当時の少年達を虜にした罪なラジオ「ナショナル クーガRF-877」とBCLブーム

ナショナル クーガNo7カタログ

ナショナル クーガNo7本体

1973年12月発売 定価:18,500円

1970年代から80年代にかけて中高校生の間で世界中からのラジオ放送を受信するBCLブームが巻き起こった頃のワールドバンドラジオを代表する一品がこの「ナショナル クーガRF-877」でした。
1ドルが300円以上していた時代に海外へ旅行に行く事は夢のような話し、そんなこともあって異国の地に想いを馳せるラジオの人気は高かったんですね。

レアな放送局の電波を受信して内容の感想や受信状況を報告(受信報告書)すると、その放送局から証明として、ベリカード(受信確認証)を発行してもらえるという裏ワザ的なコレクションアイテムの収集方法がありました。

このベリカードというのは放送局それぞれ個性があって、カラフルだったり、お国柄が反映されていたりしていたのでファンの収集熱に拍車をかけました。

当時の少年達はベリカードを集めるのがかなりカッコいい趣味となり、夜な夜な部屋にこもってラジオの受信作業に没頭したものでした。

ちなみに1977年のラジオ雑誌(ランラジオ別冊)をみると世界136局、日本98局のベリカードコレクョンが記載されています。

ベリカード

当時はソニーのスカイセンサー、ナショナルのクーガー、日立のサージラム、三菱のジーガムなど各メーカー各シリーズが鎬を削ってる中でクーガ No.7の愛称で非常に人気のあるモデルでした。
“狙えクーガ”というキャッチフレーズもとてもカッコよかった。

クーガシリーズの特徴である回転式のジャイロアンテナは男心をくすぐるメカニカルな動作をしており、ミリタリールックで精悍な本体デザインも人気になった要因だったようです。
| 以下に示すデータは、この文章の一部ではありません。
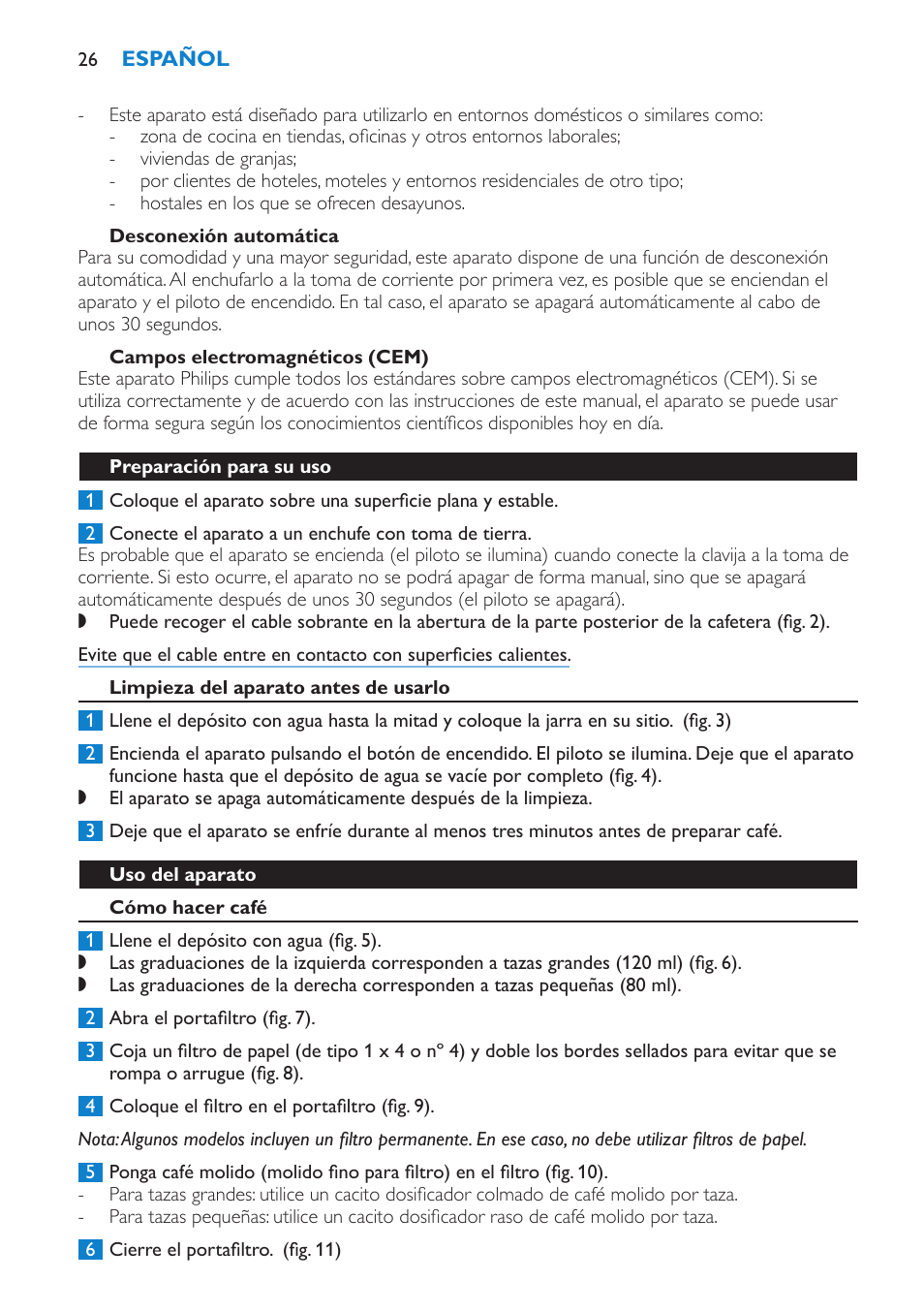 26 ESPAÑOL

- Este aparato está diseñado para utilizarlo en entornos domésticos o similares como:
  - zona de cocina en tiendas, oficinas y otros entornos laborales;
  - viviendas de granjas;
  - por clientes de hoteles, moteles y entornos residenciales de otro tipo;
  - hostales en los que se ofrecen desayunos.

Desconexión automática
Para su comodidad y una mayor seguridad, este aparato dispone de una función de desconexión automática. Al enchufarlo a la toma de corriente por primera vez, es posible que se enciendan el aparato y el piloto de encendido. En tal caso, el aparato se apagará automáticamente al cabo de unos 30 segundos.

Campos electromagnéticos (CEM)
Este aparato Philips cumple todos los estándares sobre campos electromagnéticos (CEM). Si se utiliza correctamente y de acuerdo con las instrucciones de este manual, el aparato se puede usar de forma segura según los conocimientos científicos disponibles hoy en día.

Preparación para su uso

1 Coloque el aparato sobre una superficie plana y estable.

2 Conecte el aparato a un enchufe con toma de tierra.
Es probable que el aparato se encienda (el piloto se ilumina) cuando conecte la clavija a la toma de corriente. Si esto ocurre, el aparato no se podrá apagar de forma manual, sino que se apagará automáticamente después de unos 30 segundos (el piloto se apagará).
◗ Puede recoger el cable sobrante en la abertura de la parte posterior de la cafetera (fig. 2).

Evite que el cable entre en contacto con superficies calientes.

Limpieza del aparato antes de usarlo

1 Llene el depósito con agua hasta la mitad y coloque la jarra en su sitio. (fig. 3)

2 Encienda el aparato pulsando el botón de encendido. El piloto se ilumina. Deje que el aparato funcione hasta que el depósito de agua se vacíe por completo (fig. 4).
◗ El aparato se apaga automáticamente después de la limpieza.

3 Deje que el aparato se enfríe durante al menos tres minutos antes de preparar café.

Uso del aparato

Cómo hacer café

1 Llene el depósito con agua (fig. 5).
◗ Las graduaciones de la izquierda corresponden a tazas grandes (120 ml) (fig. 6).
◗ Las graduaciones de la derecha corresponden a tazas pequeñas (80 ml).

2 Abra el portafiltro (fig. 7).

3 Coja un filtro de papel (de tipo 1 x 4 o nº 4) y doble los bordes sellados para evitar que se rompa o arrugue (fig. 8).

4 Coloque el filtro en el portafiltro (fig. 9).

Nota: Algunos modelos incluyen un filtro permanente. En ese caso, no debe utilizar filtros de papel.

5 Ponga café molido (molido fino para filtro) en el filtro (fig. 10).
- Para tazas grandes: utilice un cacito dosificador colmado de café molido por taza.
- Para tazas pequeñas: utilice un cacito dosificador raso de café molido por taza.

6 Cierre el portafiltro. (fig. 11)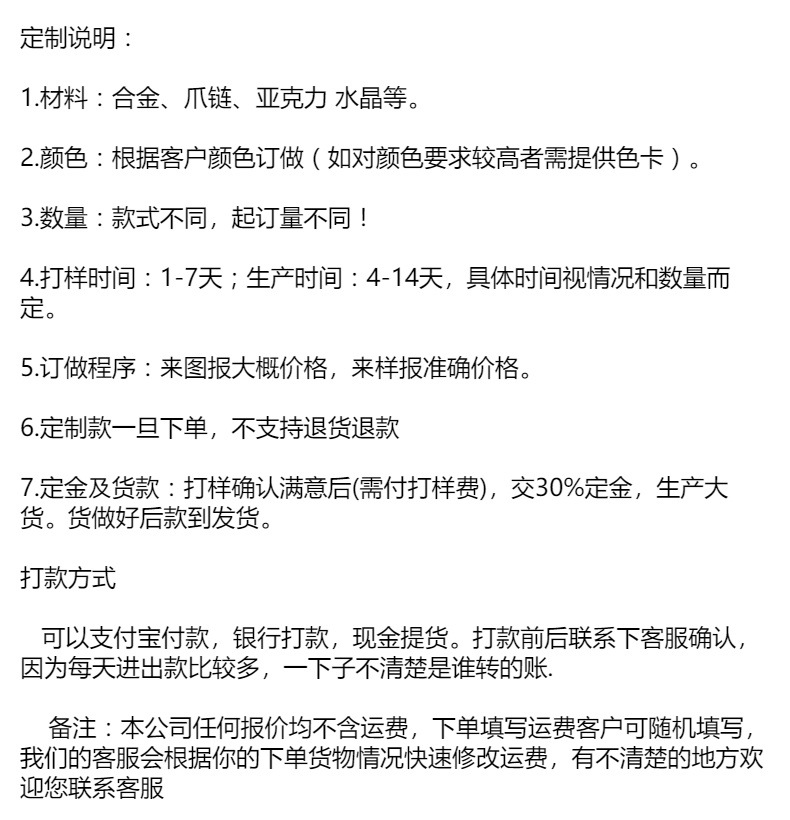 定制说明：

1.材料：合金、爪链、亚克力 水晶等。

2.颜色：根据客户颜色订做（如对颜色要求较高者需提供色卡）。

3.数量：款式不同，起订量不同！

4.打样时间：1-7天；生产时间：4-14天，具体时间视情况和数量而定。

5.订做程序：来图报大概价格，来样报准确价格。

6.定制款一旦下单，不支持退货退款

7.定金及货款：打样确认满意后(需付打样费)，交30%定金，生产大货。货做好后款到发货。

打款方式

可以支付宝付款，银行打款，现金提货。打款前后联系下客服确认，因为每天进出款比较多，一下子不清楚是谁转的账.

备注：本公司任何报价均不含运费，下单填写运费客户可随机填写，我们的客服会根据你的下单货物情况快速修改运费，有不清楚的地方欢迎您联系客服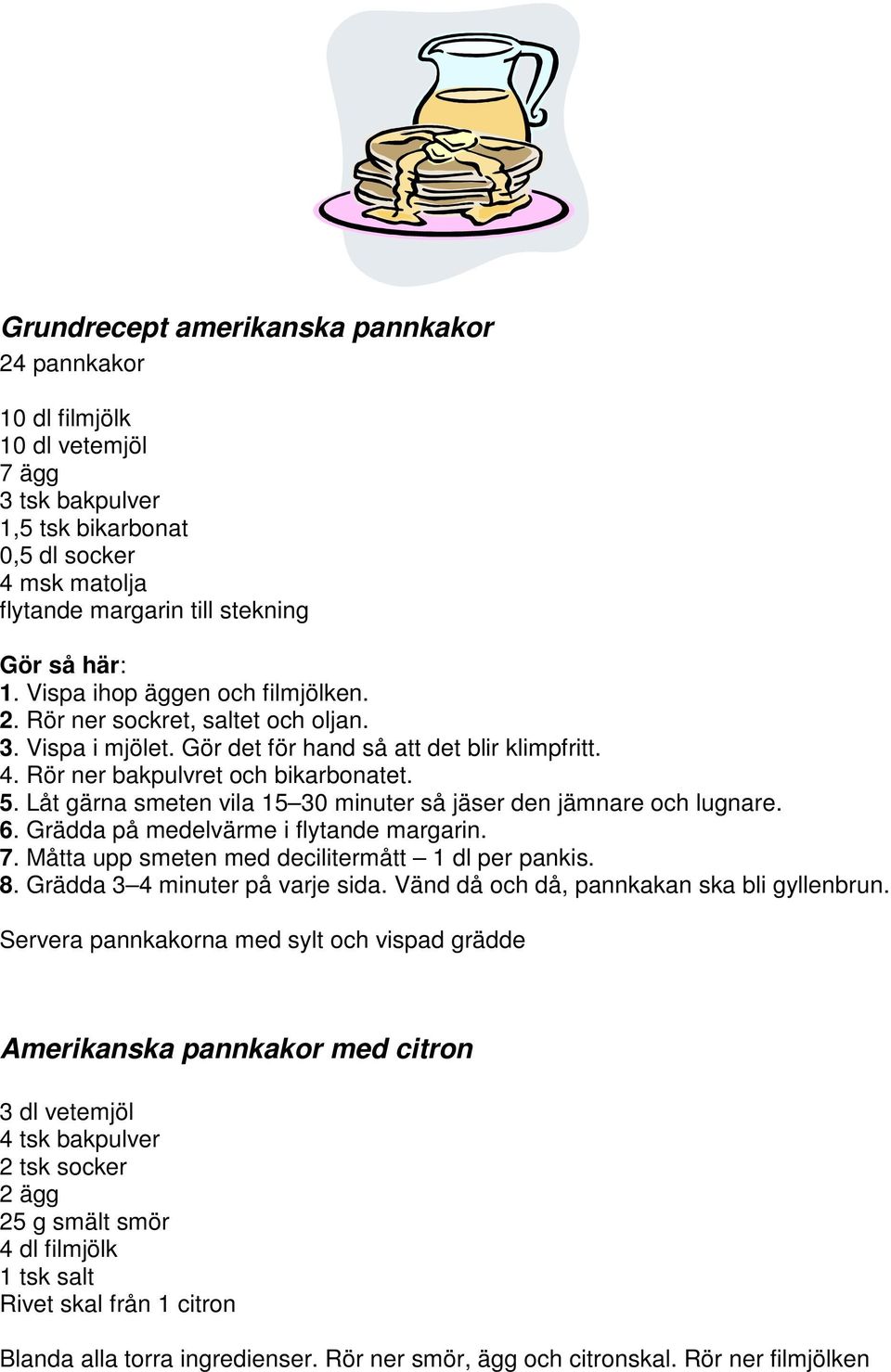 Grundrecept amerikanska pannkakor
24 pannkakor

10 dl filmjölk
10 dl vetemjöl
7 ägg
3 tsk bakpulver
1,5 tsk bikarbonat
0,5 dl socker
4 msk matolja
flytande margarin till stekning

Gör så här:
1. Vispa ihop äggen och filmjölken.
2. Rör ner sockret, saltet och oljan.
3. Vispa i mjölet. Gör det för hand så att det blir klimpfritt.
4. Rör ner bakpulvret och bikarbonatet.
5. Låt gärna smeten vila 15–30 minuter så jäser den jämnare och lugnare.
6. Grädda på medelvärme i flytande margarin.
7. Måtta upp smeten med decilitermått – 1 dl per pankis.
8. Grädda 3–4 minuter på varje sida. Vänd då och då, pannkakan ska bli gyllenbrun.

Servera pannkakorna med sylt och vispad grädde

Amerikanska pannkakor med citron

3 dl vetemjöl
4 tsk bakpulver
2 tsk socker
2 ägg
25 g smält smör
4 dl filmjölk
1 tsk salt
Rivet skal från 1 citron

Blanda alla torra ingredienser. Rör ner smör, ägg och citronskal. Rör ner filmjölken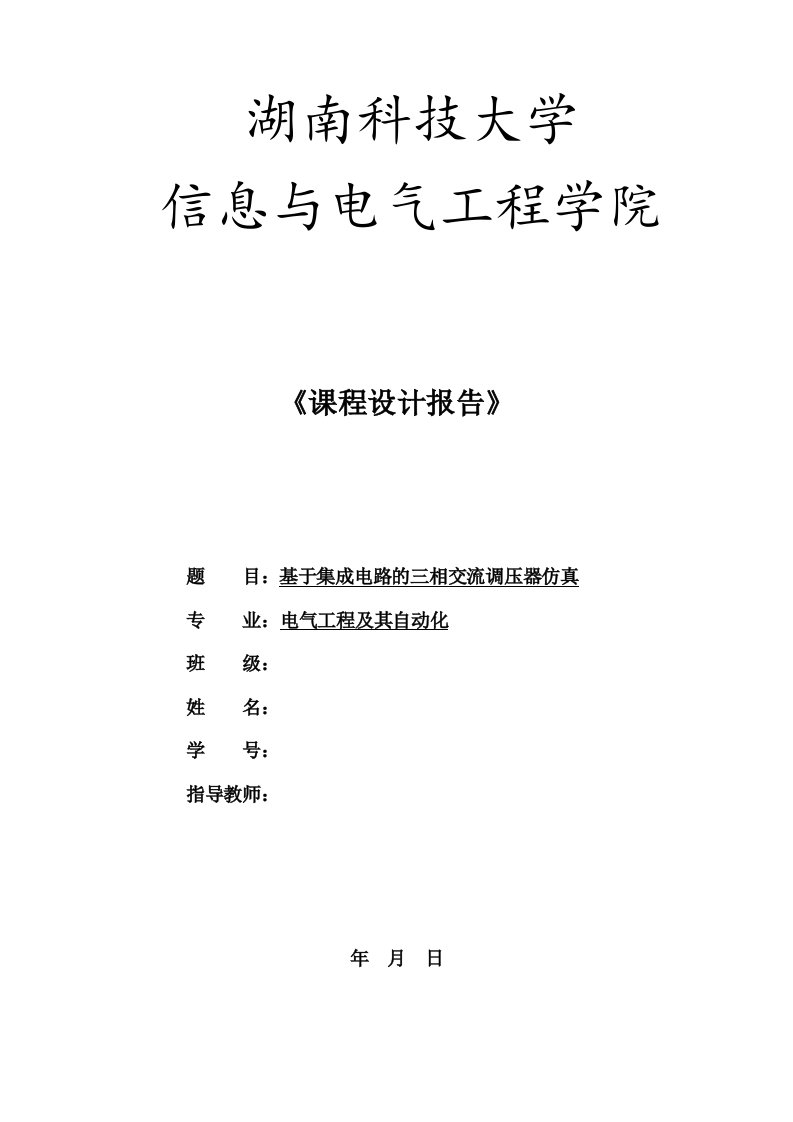 湖南科技大学
信息与电气工程学院

《课程设计报告》

题　　目：基于集成电路的三相交流调压器仿真
专　　业：电气工程及其自动化
班　　级：
姓　　名：
学　　号：
指导教师：

年　月　日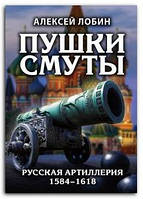 АЛЕКСЕЙ ЛОБИН

ПУШКИ СМУТЫ

РУССКАЯ АРТИЛЛЕРИЯ
1584–1618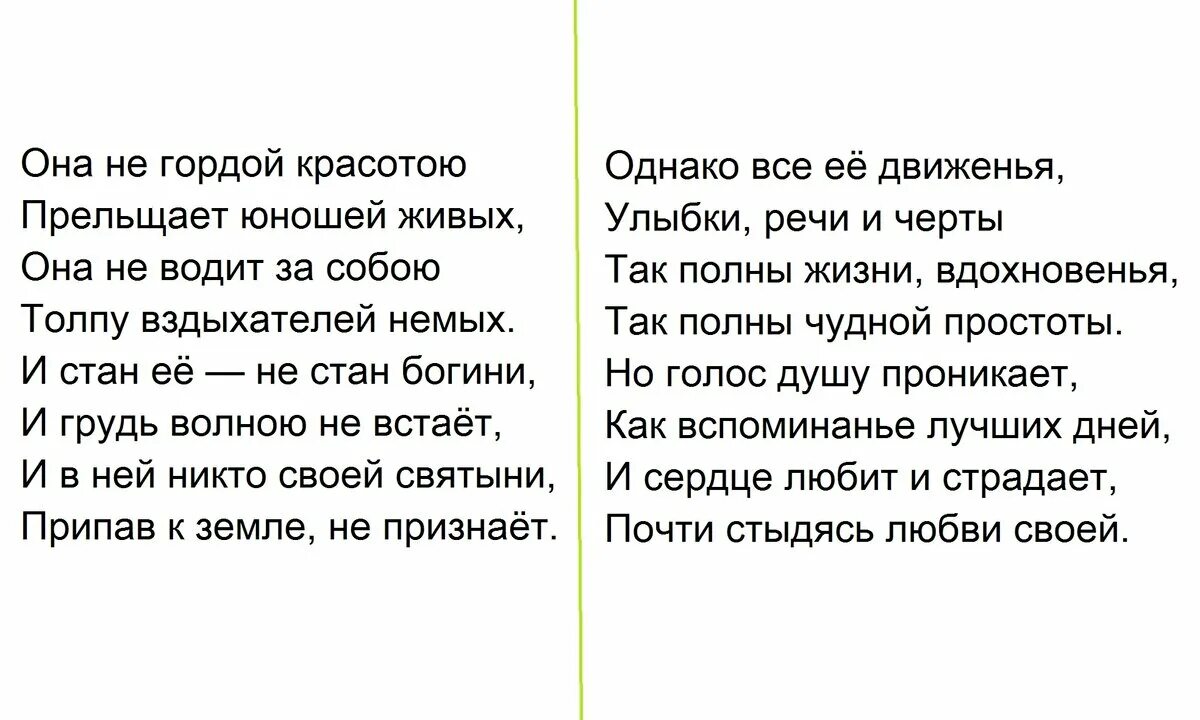 Она не гордой красотою
Прельщает юношей живых,
Она не водит за собою
Толпу вздыхателей немых.
И стан её — не стан богини,
И грудь волною не встаёт,
И в ней никто своей святыни,
Припав к земле, не признаёт.

Однако все её движенья,
Улыбки, речи и черты
Так полны жизни, вдохновенья,
Так полны чудной простоты.
Но голос душу проникает,
Как вспоминанье лучших дней,
И сердце любит и страдает,
Почти стыдясь любви своей.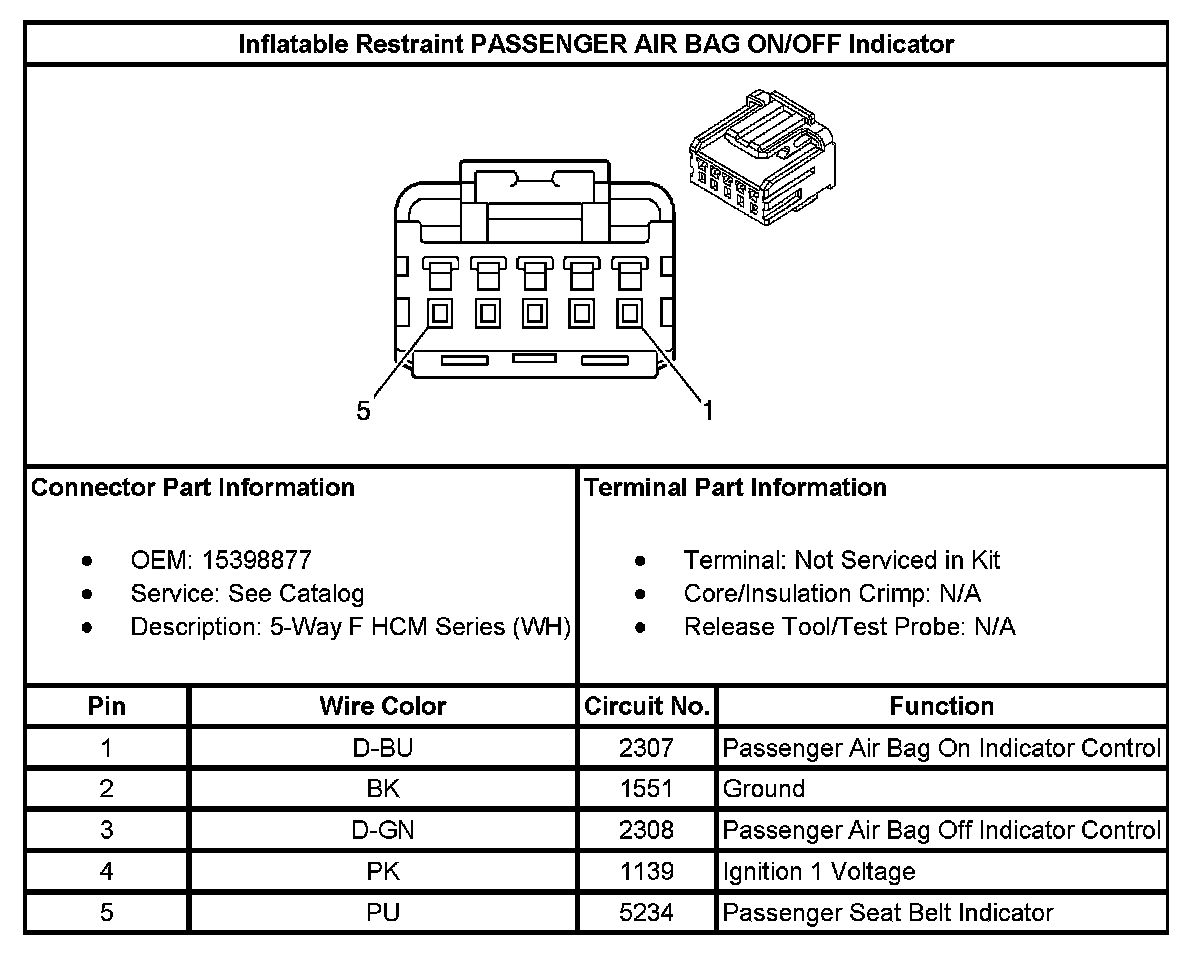 Inflatable Restraint PASSENGER AIR BAG ON/OFF Indicator

5

1

Connector Part Information

- OEM: 15398877
- Service: See Catalog
- Description: 5-Way F HCM Series (WH)

Terminal Part Information

- Terminal: Not Serviced in Kit
- Core/Insulation Crimp: N/A
- Release Tool/Test Probe: N/A

| Pin | Wire Color | Circuit No. | Function |
|---|---|---|---|
| 1 | D-BU | 2307 | Passenger Air Bag On Indicator Control |
| 2 | BK | 1551 | Ground |
| 3 | D-GN | 2308 | Passenger Air Bag Off Indicator Control |
| 4 | PK | 1139 | Ignition 1 Voltage |
| 5 | PU | 5234 | Passenger Seat Belt Indicator |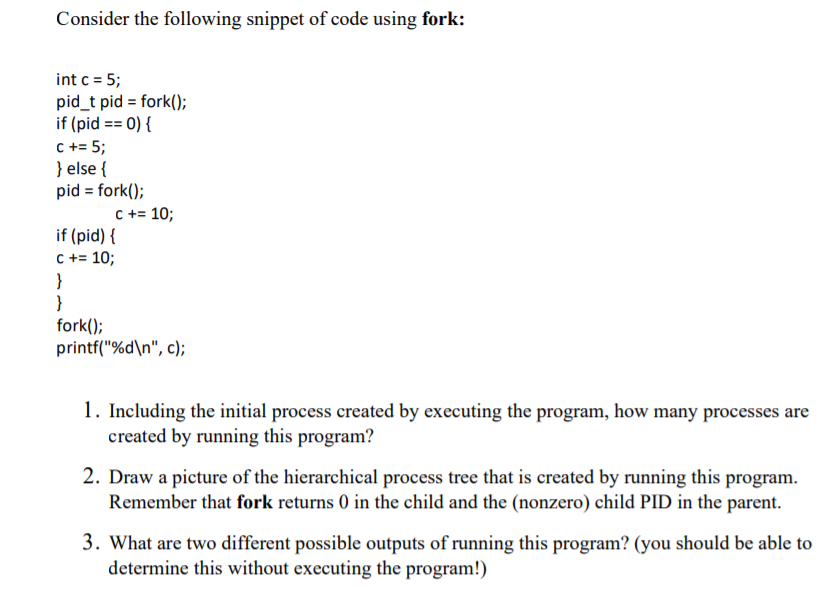 Consider the following snippet of code using **fork:**

int c = 5;
pid_t pid = fork();
if (pid == 0) {
c += 5;
} else {
pid = fork();
c += 10;
if (pid) {
c += 10;
}
}
fork();
printf("%d\n", c);

1. Including the initial process created by executing the program, how many processes are created by running this program?

2. Draw a picture of the hierarchical process tree that is created by running this program. Remember that **fork** returns 0 in the child and the (nonzero) child PID in the parent.

3. What are two different possible outputs of running this program? (you should be able to determine this without executing the program!)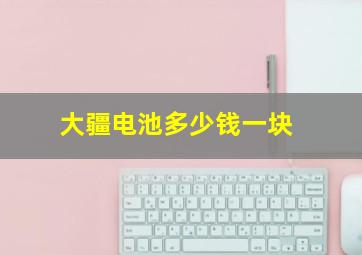 大疆电池多少钱一块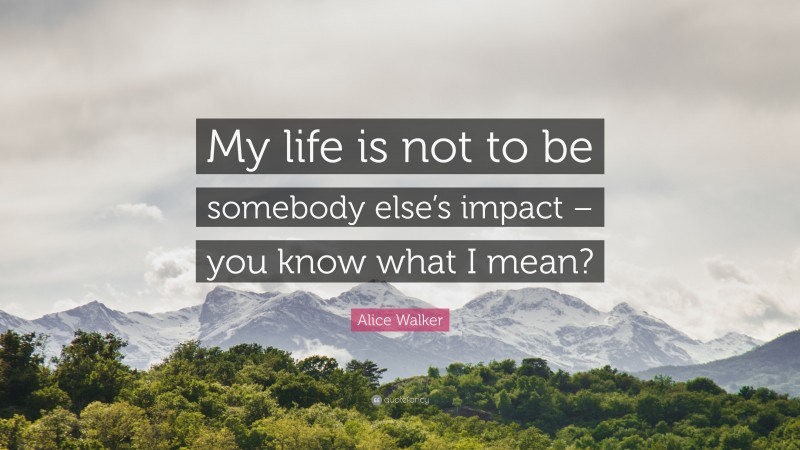 My life is not to be somebody else's impact – you know what I mean?

Alice Walker

quotefancy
強くタフであるというのは永遠の憧れでした。

ジャイロアンテナはスイッチを押すと垂直に飛び出す形式のもので、アンテナ自体を回転させて電波をキャッチする事が可能、他の機種のように本体の向きを変えずに中波をジャストチューニングできるという優れもの、最近はこんなカッコいいギミックの商品がなかなか出てこないのが残念です。

ダイヤル文字はオレンジで塗り分けられていて見やすく、スピーカー下部にはナショナルとパナソニックのロゴが併記されていました。